- Official poster
- Genre: Action drama
- Created by: Vijay Milton
- Written by: B. Jeyamohan Vijay Milton
- Directed by: Vijay Milton (Episode 1-6)(cre.) Pon Kumaran (Episode 7-10)
- Starring: Kishore; Udayaraj; Pandi; Murugesh; Shaam; Cheran; Pugazh; Sujatha Sivakumar; Abhirami; Remya Nambeesan; Avantika Mishra; Ammu Abhirami; Madhusudhan Rao; John Vijay; Imman Annachi; Bharath Seeni; Seetha; ;
- Composer: Simon K. King
- Country of origin: India
- Original language: Tamil
- No. of seasons: 1
- No. of episodes: 10

Production
- Producer: Ramesh Krishnamoorthy
- Cinematography: Vijay Milton
- Editors: Praveen K. L. (Episode 1-5) Sathish Suriya (Episode 6-10)

■ ■ ■

■ **Direction 1**:
Answer these from the series fact list:
(a) Who composed the music?
(b) How many episodes does the series have?
(c) Who edited episodes 6 to 10?
■ **Direction 2**:
Write the next few lines of the series fact list, following on after the editors line.

(Scene question records)
■ ■ ■

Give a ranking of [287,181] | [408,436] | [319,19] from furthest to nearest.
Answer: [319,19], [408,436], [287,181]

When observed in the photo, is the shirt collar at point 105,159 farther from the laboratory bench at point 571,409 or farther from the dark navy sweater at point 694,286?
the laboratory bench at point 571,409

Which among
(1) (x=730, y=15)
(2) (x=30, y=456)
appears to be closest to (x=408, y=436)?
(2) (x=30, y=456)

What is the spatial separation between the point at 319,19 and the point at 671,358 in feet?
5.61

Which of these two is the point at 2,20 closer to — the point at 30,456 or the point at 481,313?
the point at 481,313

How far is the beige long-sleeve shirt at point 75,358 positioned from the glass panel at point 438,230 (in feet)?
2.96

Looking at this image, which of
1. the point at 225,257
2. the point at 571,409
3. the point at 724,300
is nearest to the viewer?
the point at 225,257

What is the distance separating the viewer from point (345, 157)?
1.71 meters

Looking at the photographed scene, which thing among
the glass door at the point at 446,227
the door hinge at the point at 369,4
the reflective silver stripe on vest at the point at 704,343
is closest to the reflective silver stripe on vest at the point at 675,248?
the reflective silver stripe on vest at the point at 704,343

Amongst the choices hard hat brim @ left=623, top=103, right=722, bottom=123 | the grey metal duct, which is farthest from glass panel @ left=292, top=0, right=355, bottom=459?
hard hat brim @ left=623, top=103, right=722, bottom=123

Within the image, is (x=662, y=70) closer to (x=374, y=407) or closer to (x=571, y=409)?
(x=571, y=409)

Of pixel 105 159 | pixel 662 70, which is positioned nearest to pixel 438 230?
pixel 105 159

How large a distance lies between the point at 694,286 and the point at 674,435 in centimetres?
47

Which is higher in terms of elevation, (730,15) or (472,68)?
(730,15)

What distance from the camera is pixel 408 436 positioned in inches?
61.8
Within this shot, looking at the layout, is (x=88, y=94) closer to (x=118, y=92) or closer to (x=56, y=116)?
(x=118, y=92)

■ ■ ■

■ **Response 1**:
(a) Simon K. King
(b) 10
(c) Sathish Suriya

■ **Response 2**:
- Running time: 22-25 minutes
- Production company: Global One Studios

Original release
- Network: Disney+ Hotstar
- Release: 13 September – 1 November 2024

= Goli Soda Rising =

Goli Soda Rising is a 2024 Indian Tamil-language action drama television series created by Vijay Milton and B. Jeyamohan. The series is a sequel and prequel to Milton's Goli Soda (2014) and Goli Soda 2 (2018) respectively. Kishore DS, Murugesh, Pandi, and Seetha reprised their roles from the first film. Other cast members include Udayaraj, Swetha, Cheran, Shaam, Pugazh, Sujatha Sivakumar, Abhirami Gopikumar, Remya Nambeesan, Ammu Abhirami, Madhusudhan Rao, John Vijay, Imman Annachi, and Bharath Seeni. Milton directed the first six episodes of the first season and the remaining four episodes were directed by Pon Kumaran. It premiered in Disney+ Hotstar on 13 September 2024.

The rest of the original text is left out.